This disclosure relates to a system and devices that enable a single customer service representative to simultaneously communicate with multiple customers. The system and devices could function in a virtual reality (VR or metaverse) environment, or on a telephonic or any non-VR computer network.
Many companies are beginning to create a presence in the metaverse through virtual stores, which are meant for customers to visit as they would brick and mortar stores. The metaverse is a virtual space in which users can create an avatar and virtually interact with others from essentially any location using devices such as a 3D screen, a VR headset, a mobile phone, or a personal computer (PC). Customer service agents may also choose to operate a device that enables them to enter the metaverse.
In a commerce metaverse each avatar may be unique to a certain person. This means that even though the metaverse is virtual, when a customer visits a metaverse store, unless there is someone such as a virtual customer service agent present who can assist the customer, the customer must wait until a customer service representative (also called an agent, representative, or contact center agent) is available.
While in the metaverse, customers (also called users) may visit a store to speak to a representative about a product or service. As an example, a user could visit a bank in order to obtain help with his/her account or learn about the bank's services. The bank will have staff that are able to assist the user, but similar to the real world, where there are limited number of staff, there are also a limited number of metaverse staff. Thus, the customer may be required to wait in line (virtually) while waiting for a free customer service agent. A business may also choose to allow a bot to handle simple customer queries, but if a customer wants to speak directly to an agent, he/she may have to wait.

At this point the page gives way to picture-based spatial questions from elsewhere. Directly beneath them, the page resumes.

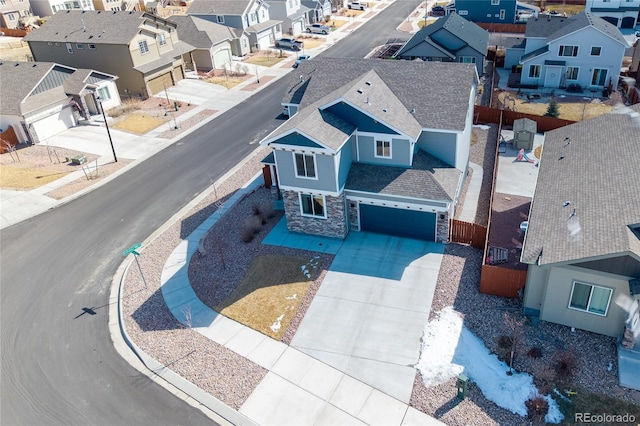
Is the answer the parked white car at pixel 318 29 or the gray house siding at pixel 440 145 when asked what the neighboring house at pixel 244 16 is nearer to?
the parked white car at pixel 318 29

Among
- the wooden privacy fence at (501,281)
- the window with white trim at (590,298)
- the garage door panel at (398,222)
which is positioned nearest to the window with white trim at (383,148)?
the garage door panel at (398,222)

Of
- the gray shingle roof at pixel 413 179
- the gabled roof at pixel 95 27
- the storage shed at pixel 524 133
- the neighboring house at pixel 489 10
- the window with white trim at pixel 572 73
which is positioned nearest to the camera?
the gray shingle roof at pixel 413 179

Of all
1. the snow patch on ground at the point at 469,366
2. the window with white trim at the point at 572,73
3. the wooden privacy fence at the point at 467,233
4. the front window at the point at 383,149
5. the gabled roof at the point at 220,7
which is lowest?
the snow patch on ground at the point at 469,366

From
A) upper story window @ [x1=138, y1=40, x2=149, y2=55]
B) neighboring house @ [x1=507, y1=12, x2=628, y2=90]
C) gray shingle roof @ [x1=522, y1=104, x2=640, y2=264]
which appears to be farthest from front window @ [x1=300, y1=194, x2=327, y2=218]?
upper story window @ [x1=138, y1=40, x2=149, y2=55]

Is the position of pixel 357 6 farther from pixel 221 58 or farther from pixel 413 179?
pixel 413 179

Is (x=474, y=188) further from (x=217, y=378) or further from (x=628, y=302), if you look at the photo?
(x=217, y=378)

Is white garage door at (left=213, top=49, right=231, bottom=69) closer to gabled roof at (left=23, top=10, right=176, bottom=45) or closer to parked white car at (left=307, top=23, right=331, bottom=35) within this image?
gabled roof at (left=23, top=10, right=176, bottom=45)

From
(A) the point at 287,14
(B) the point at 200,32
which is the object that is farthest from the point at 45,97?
(A) the point at 287,14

Contact center agents thus receive interactions from customers in many environments and in many forms, such as email, chat, SMS, or voice. Typically for a customer contact center, an agent can handle many chat, SMS, or email interactions simultaneously, because the interactions are asynchronous. For voice interactions, an agent is basically limited to a single interaction with one customer. There are currently many tools that permit a type of a conversation to change, such as TTS (text-to-speech) or ASR (automatic speech recognition). This occurs in a metaverse environment and other agent/customer environments.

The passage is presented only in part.